======== DOCUMENT TEXT
Roanoke Times
                 Copyright (c) 1995, Landmark Communications, Inc.

DATE: SUNDAY, April 29, 1990                   TAG: 9004290202
SECTION: HORIZON                    PAGE: F-1   EDITION: METRO  
SOURCE: 
DATELINE:                                 LENGTH: Long

AGAINST THE CURRENT

It doesn't have one.

The Impact is powered solely by batteries. But this is no golf cart: Quicker than 95 percent of the cars on the road and less polluting than 100 percent, the only smoke in its wake is likely to come from its tires. The car accelerates from 0 to 60 miles per hour in 8 seconds, enough to beat the Mazda Miata and Nissan 300ZX.

Because it's also sleek and comfortable - and has a range of 125 miles between battery charges - many consider the Impact to be the first truly practical electric car.

Others see it as a "platform" - a series of design advances that could be incorporated into a wide variety of vehicles whether they ran on electricity, gasoline or something else. One industry analyst speculates that if an Impact (which on electricity gets the equivalent of 86 miles per gallon) were fitted instead with a small gasoline engine, it might achieve 100 mpg - maybe even 130.

A U.S. auto fleet composed entirely of Impact-like cars could cut automotive pollution - and the fuel consumption that causes it - to about 30 percent of current levels, according to an analyst at the Office of Technology Assessment.

If even a substantial fraction of our rolling stock were electric, it could dramatically reduce oil imports and improve the balance of trade, all without sacrificing performance. Moreover, the Impact employs technology which, though new, is virtually "on the shelf" already. When the car made its debut at the Los Angeles Auto Show in January, GM executives said it could be rolling off the assembly line within five years.

However, because future production of the Impact will depend almost entirely on its profit potential - not concern over smog, acid rain, greenhouse gases or energy independence - it may never be built.

Some states, notably California, are moving toward requiring electric and other alternate-fuel vehicles, but they lack sufficient clout to influence the Big Three car makers to gamble corporate money. And Congress, despite all its hand-wringing talk about global warming, seems in no mood to support innovative auto technology.
================
======== RECORDED DATA
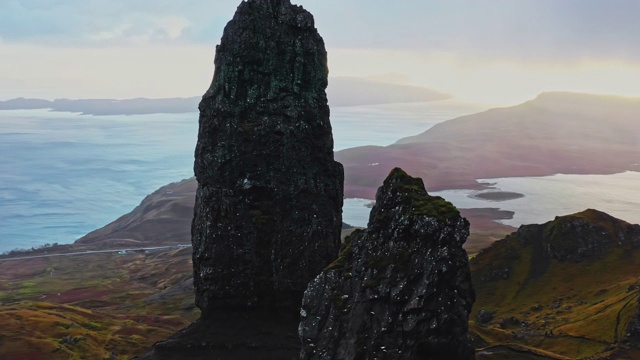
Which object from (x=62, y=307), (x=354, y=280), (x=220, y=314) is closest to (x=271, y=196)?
================
[WHAT TO PRODUCE]:
In the article about the Impact electric car, how many miles can the car travel between battery charges?

[EXERCISE ANSWER]:
125 miles